Perimeter: 10.4 m, height: 18.0 m, projection of the crown: 250 m², length of branches: up to 13.7 m.

It is the thickest tree in Latvia and in all Baltic States.

== History ==
Natural Monument Researcher Guntis Eniņš claims that Kaive Oak is almost 400 years old, not 800–1000 years,
as claimed in some sources, based on the 3 mm tree annual or 2.5 cm average annual increase in stem thickness. In 1920s during agrarian reform in Latvia land of Kaive Manor was divided into 32 farms. Land with the Kaive oak become the property of J. Stroman, who named his farm the Senči (Ancestors)." Lightning struck at the top of the tree in the 1920s, leaving on oak only one large branch. The first publication in the press about this oak is in Nedēļa (Week) magazine on October 30, 1924:

"A giant oak, called Senči Oak, is located in Kaive Manor of the Seme Parish, in the young farm of J. Stroman, 13 km from Tukums, in a mountainous area. Separate large oaks scattered around Senči indicate that there was once an oak forest and, in any case, an ancient site of sacrifice. Oak 28 feet (8.5 m) in circumference. In the middle, there is an empty hole in one side, but it gradually grows closed. Oak still in full green. According to people, there was once a monastery in the nearby Kaive Manor, which was destroyed during the Swedish War.
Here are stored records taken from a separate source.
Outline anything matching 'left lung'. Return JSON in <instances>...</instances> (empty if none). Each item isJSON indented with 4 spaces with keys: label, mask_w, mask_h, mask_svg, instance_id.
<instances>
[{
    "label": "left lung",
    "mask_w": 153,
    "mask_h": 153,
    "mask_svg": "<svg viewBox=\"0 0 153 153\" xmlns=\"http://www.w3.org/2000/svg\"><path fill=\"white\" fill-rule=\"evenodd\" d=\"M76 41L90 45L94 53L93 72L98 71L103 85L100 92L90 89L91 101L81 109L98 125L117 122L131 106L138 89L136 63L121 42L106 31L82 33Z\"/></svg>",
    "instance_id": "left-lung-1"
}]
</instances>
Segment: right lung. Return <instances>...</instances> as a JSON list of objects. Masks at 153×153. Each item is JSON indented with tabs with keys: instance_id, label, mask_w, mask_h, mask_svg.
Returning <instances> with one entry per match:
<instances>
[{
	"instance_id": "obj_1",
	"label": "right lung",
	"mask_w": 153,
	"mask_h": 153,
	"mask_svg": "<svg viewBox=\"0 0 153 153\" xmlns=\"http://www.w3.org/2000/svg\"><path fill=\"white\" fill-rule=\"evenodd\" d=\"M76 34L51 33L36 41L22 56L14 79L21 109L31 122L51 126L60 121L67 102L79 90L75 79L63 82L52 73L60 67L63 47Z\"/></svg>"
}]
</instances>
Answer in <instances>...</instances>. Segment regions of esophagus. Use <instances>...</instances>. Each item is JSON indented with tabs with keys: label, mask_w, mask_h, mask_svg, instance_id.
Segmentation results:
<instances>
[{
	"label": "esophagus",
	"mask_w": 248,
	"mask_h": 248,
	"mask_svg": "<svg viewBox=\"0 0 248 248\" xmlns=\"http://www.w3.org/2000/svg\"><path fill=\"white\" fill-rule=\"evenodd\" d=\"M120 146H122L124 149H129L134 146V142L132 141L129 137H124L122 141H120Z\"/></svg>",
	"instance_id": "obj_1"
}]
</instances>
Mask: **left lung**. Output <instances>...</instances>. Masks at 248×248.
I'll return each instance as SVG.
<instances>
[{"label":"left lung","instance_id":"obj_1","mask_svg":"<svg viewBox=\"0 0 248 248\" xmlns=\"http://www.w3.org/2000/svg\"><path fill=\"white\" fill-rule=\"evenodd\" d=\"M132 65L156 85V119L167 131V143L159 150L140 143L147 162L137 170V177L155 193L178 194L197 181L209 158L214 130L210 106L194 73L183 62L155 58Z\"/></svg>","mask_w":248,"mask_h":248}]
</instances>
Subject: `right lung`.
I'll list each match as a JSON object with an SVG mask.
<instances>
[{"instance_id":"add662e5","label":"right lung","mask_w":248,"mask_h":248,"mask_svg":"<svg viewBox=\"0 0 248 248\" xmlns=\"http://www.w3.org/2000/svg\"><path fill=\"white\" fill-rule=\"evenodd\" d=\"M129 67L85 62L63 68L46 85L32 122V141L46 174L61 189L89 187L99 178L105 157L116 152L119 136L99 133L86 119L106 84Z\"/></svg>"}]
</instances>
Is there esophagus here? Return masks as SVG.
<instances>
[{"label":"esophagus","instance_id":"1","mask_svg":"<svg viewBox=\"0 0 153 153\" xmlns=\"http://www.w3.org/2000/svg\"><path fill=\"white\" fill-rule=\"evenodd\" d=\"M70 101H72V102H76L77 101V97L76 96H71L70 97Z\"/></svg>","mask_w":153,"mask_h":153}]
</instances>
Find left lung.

At that time 3 barrels of gold were stored under the oak roots. Due to these stories, we have recently seen "searchers" around the roots of an oak tree, but the roots have grown solid like a cast iron cover."

Eniņš, however, rejects the possibility that such a great oak could have grown in the woods and that the landlord's fields could have been an "ancient site of sacrifice."